1. A method for processing a video, comprising:
obtaining target music data and video clip information comprising clip duration of original video clips;
determining cropping information of the original video clips based on beat information of the target music data and the clip duration of the original video clips; and
displaying a target video on a video processing interface; the target video being obtained by cropping and splicing the original video clips based on the cropping information; the target video having at least one video splicing point corresponding to beat points in the beat information, wherein the beat information of the target music data is original beat information of the target music data.
2. The method as claimed in claim 1, further comprising:
obtaining the beat information of the target music data by beat analysis on the target music data;
or,
obtaining the beat information of the target music data from a beat information storage area based on identification information of the target music data.
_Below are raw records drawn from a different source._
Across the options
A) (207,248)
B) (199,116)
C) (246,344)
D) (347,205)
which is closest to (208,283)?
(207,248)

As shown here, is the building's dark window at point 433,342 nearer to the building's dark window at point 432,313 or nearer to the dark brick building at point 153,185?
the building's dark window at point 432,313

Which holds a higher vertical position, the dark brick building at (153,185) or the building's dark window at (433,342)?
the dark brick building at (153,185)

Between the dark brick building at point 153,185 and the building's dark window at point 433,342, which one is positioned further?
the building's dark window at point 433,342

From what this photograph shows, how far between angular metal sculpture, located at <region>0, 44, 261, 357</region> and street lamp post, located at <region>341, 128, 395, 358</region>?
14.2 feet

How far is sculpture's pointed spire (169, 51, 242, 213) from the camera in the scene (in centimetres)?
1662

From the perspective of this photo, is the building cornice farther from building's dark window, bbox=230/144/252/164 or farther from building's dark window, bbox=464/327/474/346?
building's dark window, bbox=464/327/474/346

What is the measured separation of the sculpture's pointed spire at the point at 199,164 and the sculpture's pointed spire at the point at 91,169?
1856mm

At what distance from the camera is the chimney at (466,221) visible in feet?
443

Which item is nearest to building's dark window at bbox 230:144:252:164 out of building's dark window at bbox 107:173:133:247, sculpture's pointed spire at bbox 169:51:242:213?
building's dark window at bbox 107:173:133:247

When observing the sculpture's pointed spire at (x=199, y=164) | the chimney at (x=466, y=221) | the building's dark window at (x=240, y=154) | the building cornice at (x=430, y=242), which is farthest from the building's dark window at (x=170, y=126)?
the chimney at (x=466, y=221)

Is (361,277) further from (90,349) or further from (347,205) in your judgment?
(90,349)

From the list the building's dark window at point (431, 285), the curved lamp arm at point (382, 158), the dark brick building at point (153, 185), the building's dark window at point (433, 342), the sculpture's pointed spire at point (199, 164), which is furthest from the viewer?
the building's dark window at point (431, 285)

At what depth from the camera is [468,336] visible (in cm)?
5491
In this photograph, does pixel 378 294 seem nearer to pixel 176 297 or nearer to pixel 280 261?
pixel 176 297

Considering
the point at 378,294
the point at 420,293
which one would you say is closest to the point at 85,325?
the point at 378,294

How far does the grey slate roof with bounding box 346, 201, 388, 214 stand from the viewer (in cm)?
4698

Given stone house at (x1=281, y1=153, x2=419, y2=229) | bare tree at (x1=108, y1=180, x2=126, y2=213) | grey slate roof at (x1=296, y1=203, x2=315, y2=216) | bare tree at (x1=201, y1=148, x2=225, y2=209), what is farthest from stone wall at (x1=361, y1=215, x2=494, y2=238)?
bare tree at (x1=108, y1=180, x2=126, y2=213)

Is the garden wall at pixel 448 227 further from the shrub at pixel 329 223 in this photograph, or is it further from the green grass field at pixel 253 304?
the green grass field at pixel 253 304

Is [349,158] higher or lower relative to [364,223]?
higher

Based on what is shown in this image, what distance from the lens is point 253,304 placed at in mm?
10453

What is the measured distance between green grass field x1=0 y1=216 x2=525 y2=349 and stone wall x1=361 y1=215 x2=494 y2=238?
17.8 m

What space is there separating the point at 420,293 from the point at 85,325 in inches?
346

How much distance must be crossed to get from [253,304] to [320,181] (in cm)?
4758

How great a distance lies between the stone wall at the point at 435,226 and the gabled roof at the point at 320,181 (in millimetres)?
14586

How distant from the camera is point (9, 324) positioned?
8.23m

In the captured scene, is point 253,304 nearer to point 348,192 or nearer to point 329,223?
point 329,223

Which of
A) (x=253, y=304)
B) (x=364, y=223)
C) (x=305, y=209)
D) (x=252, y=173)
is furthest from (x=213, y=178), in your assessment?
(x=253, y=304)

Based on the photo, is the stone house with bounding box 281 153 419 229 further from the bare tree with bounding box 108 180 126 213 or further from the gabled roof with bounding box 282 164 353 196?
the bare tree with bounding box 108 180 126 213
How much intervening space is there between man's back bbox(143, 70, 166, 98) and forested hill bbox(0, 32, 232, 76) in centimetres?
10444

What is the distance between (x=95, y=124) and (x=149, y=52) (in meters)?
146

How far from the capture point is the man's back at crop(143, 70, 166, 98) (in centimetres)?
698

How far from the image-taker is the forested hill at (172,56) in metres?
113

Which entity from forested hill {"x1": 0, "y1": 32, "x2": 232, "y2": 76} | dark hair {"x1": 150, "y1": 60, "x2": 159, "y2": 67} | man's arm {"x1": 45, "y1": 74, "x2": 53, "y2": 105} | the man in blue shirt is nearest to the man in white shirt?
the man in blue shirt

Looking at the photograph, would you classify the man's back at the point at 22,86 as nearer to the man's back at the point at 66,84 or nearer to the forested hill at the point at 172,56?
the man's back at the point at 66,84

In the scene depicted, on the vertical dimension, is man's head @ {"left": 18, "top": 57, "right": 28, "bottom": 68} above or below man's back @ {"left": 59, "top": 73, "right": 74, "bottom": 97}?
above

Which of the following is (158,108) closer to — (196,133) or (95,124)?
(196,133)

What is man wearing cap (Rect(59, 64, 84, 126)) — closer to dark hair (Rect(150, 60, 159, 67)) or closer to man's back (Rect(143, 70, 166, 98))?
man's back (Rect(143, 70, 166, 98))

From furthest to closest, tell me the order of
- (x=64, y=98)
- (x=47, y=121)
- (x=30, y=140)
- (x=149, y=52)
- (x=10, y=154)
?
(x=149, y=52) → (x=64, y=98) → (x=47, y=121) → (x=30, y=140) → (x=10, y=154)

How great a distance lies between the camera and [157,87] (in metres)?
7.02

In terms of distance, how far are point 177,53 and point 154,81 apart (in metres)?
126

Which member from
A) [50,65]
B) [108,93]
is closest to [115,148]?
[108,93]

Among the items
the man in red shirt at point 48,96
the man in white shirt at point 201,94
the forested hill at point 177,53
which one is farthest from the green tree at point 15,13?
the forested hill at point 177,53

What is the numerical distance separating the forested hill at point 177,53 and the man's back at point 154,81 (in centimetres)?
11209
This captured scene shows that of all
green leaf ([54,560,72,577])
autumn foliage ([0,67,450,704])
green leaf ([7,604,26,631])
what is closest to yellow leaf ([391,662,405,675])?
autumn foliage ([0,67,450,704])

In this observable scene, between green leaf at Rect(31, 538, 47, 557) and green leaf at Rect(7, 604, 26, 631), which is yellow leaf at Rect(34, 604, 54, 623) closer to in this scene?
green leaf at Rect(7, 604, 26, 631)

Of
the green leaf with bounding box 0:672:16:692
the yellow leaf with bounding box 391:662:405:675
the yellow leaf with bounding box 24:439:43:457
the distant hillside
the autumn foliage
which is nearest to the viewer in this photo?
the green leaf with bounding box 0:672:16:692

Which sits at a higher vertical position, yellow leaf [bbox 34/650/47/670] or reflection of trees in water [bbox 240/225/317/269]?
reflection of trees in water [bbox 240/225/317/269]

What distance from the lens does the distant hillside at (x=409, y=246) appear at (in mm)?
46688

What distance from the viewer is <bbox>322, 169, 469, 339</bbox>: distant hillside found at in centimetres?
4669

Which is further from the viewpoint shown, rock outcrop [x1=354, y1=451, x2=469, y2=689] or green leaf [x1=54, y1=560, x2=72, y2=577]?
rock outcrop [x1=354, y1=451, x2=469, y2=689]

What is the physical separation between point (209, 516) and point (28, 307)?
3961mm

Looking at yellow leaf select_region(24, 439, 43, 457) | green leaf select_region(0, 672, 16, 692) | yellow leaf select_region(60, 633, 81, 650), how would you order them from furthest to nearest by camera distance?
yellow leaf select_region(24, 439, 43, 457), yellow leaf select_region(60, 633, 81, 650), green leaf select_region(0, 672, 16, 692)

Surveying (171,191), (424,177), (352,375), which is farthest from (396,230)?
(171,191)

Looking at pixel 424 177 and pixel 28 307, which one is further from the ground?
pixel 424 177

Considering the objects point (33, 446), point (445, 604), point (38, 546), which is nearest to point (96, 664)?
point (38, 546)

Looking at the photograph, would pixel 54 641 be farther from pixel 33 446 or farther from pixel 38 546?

3. The method as claimed in claim 2, further comprising:
sending a music obtaining request to a server, the music obtaining request comprising the identification information of the target music data; and
receiving the beat information of the target music data from the server; the beat information of the target music data being obtained by the server performing beat analysis on the target music data, and the beat information of the target music data being stored in the beat information storage area of the server.
4. The method as claimed in claim 1, wherein, said determining the cropping information of the original video clips based on the beat information of the target music data and the clip duration of the original video clips, comprises:
for each original video clip, determining a cropping range of the original video clip based on the clip duration of the original video clip;
obtaining positions of all video frames within the cropping range of the original video clip; and
determining the cropping information of the original video clip based on the positions of all the video frames and the beat points.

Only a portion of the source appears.